Figure 3  [Martin Lang]

However, if we look at the load a little more closely, we can easily see one area where things started to come unstuck! If a load like this is to be stacked in a way that forms a more or less compact load unit then it is necessary to use robust dunnage that extends all the way across. The challenge then is to find a way to make the height of the load as uniform as possible. If that is not possible simply using the load itself then board sections must be used for equalization. This dunnage, which should preferably have a rectangular cross-section, gives the load stability and must be inserted tree-shaped layer by tree-shaped layer.

To secure the load at the side, we recommend using loop lashings, as we so often do. These have the advantage of combining tight-fit securing with a tie-down component. Naturally, they must always be guided around the load from both sides. Therefore, at least twelve loop lashings are needed. We assume that the total weight of the load is approximately 24,000 kg, subdivided into three stacks of 8,000 kg each. The four loop lashings per stack provide a securing force of approximately 8,000 daN on each side. Any losses due to angles are compensated for by the assumed friction of µ = 0.4. These measures ensure that the load is secured to the side.

As far as the securing to the front is concerned we see that there are additional stanchions at the end wall. Since we have no information about the strength of the stanchions plus end wall, we assume the strength of a Code XL vehicle (13,500 daN). Given a complete load of 24,000 kg, we need a securing force to the front of 0.8g = 19,200 daN. The friction produces a securing force of μ = 0.4, which corresponds to 9,600 daN. As a result, no further securing is needed to the front.

The total of twelve loop lashings produce 12 x 400 daN x μ = 0.4 = 1,920 daN of securing force. With regard to the loop lashings, we can only count one side, namely the pre-tensioned side, along with the tie-down lashings. With the end wall, the friction and the loop lashings to the side, we now have adequate securing force for the direction of travel and lateral securing.

We only need some more tie-down lashings to secure the load to the rear. We decide to use another three tie-down lashings with long-lever ratchet handles, which are easily able to supply the missing securing force of 480 daN.

Why do we not use any anti-slip material?

This is definitely not an option here because it would have to be laid between each board.

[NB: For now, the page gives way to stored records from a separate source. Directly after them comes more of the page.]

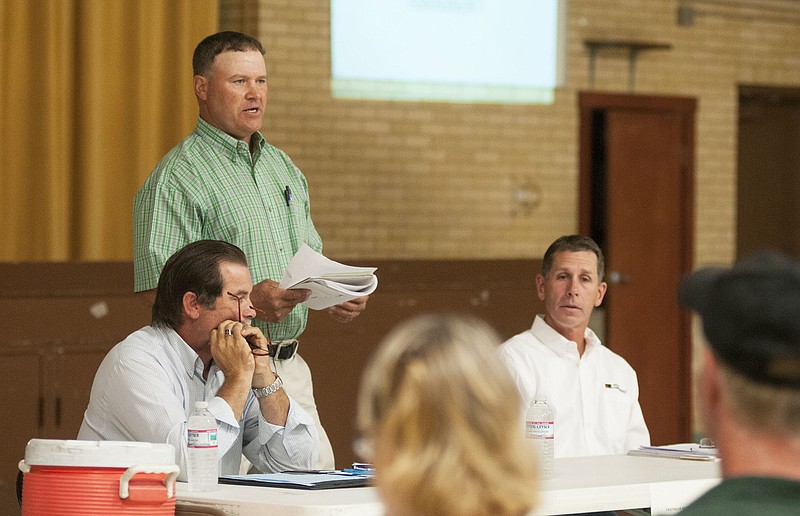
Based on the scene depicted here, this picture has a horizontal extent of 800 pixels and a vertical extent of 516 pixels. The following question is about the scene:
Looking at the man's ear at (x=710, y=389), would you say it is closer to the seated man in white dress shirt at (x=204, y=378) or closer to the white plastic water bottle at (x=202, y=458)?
the white plastic water bottle at (x=202, y=458)

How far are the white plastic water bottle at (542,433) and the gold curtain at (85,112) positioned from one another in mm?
4264

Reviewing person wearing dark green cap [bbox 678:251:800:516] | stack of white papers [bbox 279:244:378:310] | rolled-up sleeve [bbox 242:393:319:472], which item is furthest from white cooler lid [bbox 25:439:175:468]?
person wearing dark green cap [bbox 678:251:800:516]

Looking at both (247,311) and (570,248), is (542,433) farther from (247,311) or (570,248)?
(570,248)

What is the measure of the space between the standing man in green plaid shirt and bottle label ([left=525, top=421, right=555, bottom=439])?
2.52 feet

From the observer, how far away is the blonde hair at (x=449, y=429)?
1402mm

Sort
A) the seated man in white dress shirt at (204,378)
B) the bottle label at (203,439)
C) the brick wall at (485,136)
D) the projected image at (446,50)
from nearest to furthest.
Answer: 1. the bottle label at (203,439)
2. the seated man in white dress shirt at (204,378)
3. the brick wall at (485,136)
4. the projected image at (446,50)

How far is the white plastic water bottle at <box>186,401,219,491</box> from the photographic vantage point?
302 centimetres

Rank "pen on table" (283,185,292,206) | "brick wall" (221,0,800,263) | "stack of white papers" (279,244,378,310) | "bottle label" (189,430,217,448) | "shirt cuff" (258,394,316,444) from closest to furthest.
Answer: "bottle label" (189,430,217,448) → "shirt cuff" (258,394,316,444) → "stack of white papers" (279,244,378,310) → "pen on table" (283,185,292,206) → "brick wall" (221,0,800,263)

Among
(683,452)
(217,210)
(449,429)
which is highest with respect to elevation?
(217,210)

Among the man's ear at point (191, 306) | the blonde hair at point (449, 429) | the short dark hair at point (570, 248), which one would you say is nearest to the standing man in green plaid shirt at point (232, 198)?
the man's ear at point (191, 306)

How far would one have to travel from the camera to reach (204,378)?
351cm

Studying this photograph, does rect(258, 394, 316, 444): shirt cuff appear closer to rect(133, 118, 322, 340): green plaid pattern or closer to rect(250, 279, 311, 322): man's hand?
rect(250, 279, 311, 322): man's hand

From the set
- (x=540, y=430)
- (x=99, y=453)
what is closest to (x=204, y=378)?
(x=99, y=453)

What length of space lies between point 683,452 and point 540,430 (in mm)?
713
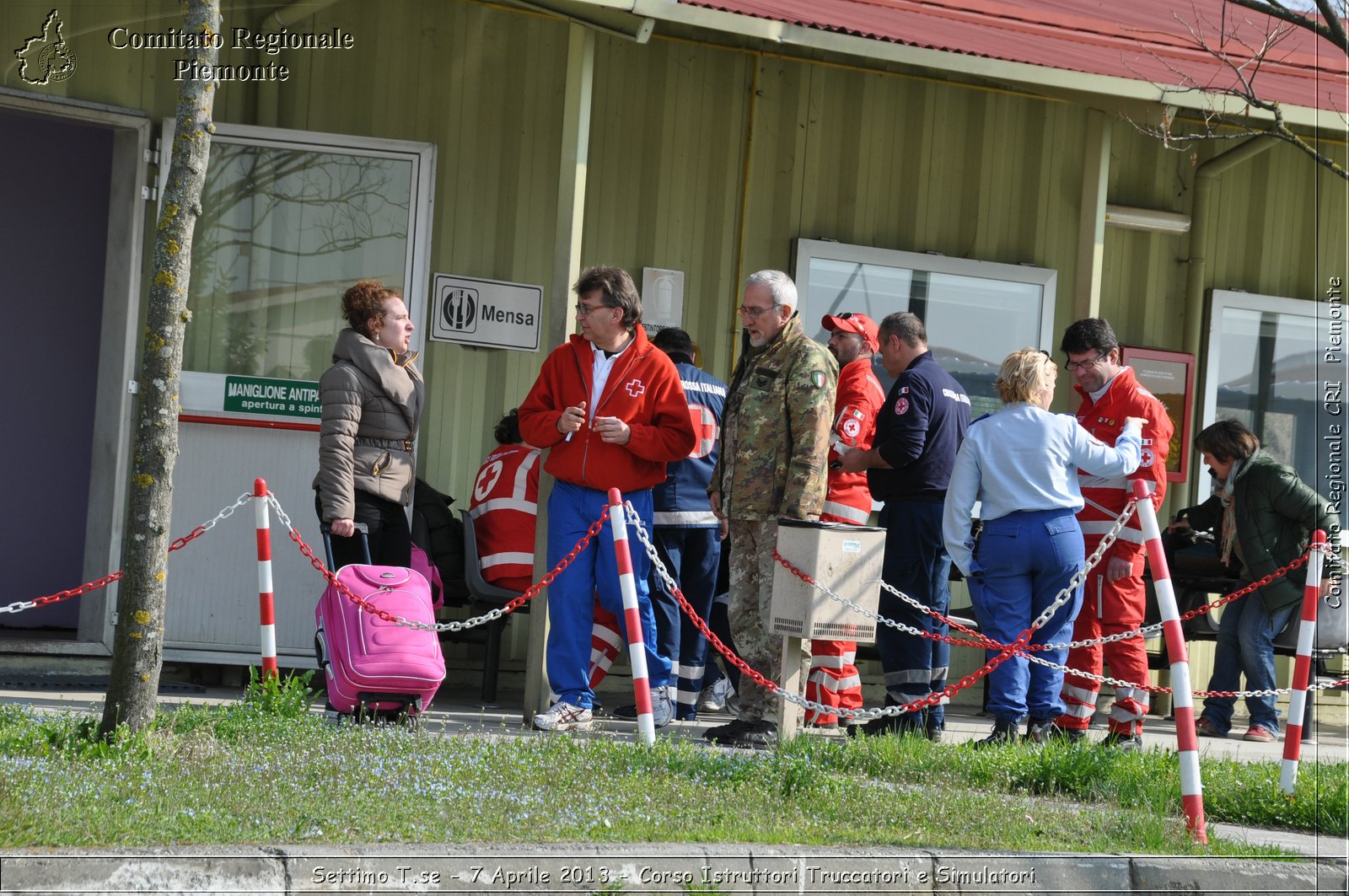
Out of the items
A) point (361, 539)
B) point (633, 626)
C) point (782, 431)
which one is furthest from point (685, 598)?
point (361, 539)

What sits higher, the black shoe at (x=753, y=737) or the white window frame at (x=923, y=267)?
the white window frame at (x=923, y=267)

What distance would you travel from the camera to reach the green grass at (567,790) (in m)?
4.79

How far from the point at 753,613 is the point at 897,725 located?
2.94 feet

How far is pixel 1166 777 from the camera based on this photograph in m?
6.29

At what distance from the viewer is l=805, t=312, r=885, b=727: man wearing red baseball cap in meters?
7.65

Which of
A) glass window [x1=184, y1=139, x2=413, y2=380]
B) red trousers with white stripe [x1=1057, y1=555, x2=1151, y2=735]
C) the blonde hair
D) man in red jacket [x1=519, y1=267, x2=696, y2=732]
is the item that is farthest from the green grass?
glass window [x1=184, y1=139, x2=413, y2=380]

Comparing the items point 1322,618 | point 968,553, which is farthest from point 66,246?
point 1322,618

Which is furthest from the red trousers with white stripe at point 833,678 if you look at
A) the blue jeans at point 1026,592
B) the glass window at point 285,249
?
the glass window at point 285,249

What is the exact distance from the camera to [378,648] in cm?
666

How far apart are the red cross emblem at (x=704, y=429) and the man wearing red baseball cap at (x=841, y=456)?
0.64m

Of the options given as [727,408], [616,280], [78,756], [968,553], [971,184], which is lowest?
[78,756]

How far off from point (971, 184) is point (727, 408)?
3.76 m

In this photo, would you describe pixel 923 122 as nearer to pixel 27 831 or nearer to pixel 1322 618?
pixel 1322 618
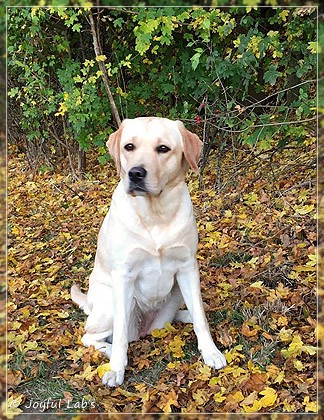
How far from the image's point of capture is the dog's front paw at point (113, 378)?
2.54 metres

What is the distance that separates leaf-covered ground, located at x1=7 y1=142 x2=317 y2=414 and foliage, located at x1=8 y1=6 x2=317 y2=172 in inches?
13.0

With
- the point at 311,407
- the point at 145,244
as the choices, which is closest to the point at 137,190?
the point at 145,244

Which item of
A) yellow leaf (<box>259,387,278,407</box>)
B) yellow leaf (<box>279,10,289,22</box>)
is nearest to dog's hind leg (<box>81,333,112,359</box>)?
yellow leaf (<box>259,387,278,407</box>)

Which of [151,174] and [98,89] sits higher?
[98,89]

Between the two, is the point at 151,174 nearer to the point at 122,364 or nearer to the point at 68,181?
the point at 122,364

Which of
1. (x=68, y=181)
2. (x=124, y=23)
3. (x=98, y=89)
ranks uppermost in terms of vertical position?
(x=124, y=23)

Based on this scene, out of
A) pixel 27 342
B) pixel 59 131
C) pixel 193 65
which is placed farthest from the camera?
pixel 59 131

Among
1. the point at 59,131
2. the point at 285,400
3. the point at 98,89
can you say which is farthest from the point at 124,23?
the point at 285,400

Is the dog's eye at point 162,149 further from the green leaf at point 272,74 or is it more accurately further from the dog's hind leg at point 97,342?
the green leaf at point 272,74

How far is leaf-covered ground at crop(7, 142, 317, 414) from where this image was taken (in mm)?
2461

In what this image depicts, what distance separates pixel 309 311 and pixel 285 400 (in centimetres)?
71

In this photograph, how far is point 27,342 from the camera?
9.27 ft

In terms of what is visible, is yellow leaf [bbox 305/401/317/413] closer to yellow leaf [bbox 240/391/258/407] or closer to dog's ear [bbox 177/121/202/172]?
→ yellow leaf [bbox 240/391/258/407]

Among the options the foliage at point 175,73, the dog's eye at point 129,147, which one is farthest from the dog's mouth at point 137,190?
the foliage at point 175,73
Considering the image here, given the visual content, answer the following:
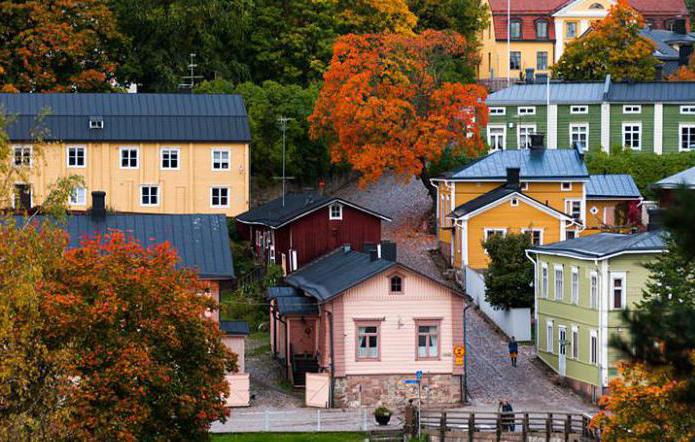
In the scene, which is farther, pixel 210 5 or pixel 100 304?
pixel 210 5

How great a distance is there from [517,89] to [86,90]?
19.9 m

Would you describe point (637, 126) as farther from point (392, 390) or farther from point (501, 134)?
point (392, 390)

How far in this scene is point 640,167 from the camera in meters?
79.4

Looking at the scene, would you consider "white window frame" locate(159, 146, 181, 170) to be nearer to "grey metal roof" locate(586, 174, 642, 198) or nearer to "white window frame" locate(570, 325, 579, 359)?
"grey metal roof" locate(586, 174, 642, 198)

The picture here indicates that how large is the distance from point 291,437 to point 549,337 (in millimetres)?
12075

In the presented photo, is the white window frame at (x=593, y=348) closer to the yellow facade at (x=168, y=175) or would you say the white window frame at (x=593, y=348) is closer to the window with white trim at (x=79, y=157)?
the yellow facade at (x=168, y=175)

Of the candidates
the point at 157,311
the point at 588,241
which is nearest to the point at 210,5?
the point at 588,241

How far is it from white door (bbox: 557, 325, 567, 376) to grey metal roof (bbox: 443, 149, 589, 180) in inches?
641

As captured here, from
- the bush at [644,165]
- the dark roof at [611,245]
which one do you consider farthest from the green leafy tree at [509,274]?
the bush at [644,165]

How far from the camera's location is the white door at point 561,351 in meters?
56.9

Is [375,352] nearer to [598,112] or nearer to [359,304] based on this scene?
[359,304]

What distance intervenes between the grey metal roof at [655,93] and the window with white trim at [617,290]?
30711mm

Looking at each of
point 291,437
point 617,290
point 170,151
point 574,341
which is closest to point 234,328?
point 291,437

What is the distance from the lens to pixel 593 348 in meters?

Photo of the month - July 2023

Figure 4  [Martin Lang]

Figure 4 illustrates very nicely why the structure, as it was, proved to be so unstable. The contact surfaces between the “trees” are very small and the dunnage that has been used is much too feeble. Figure 3 shows the broken dunnage. As a result, the load was not able to hold together.

Your load securing columnists wish you an enjoyable summer and a safe and secure journey at all times.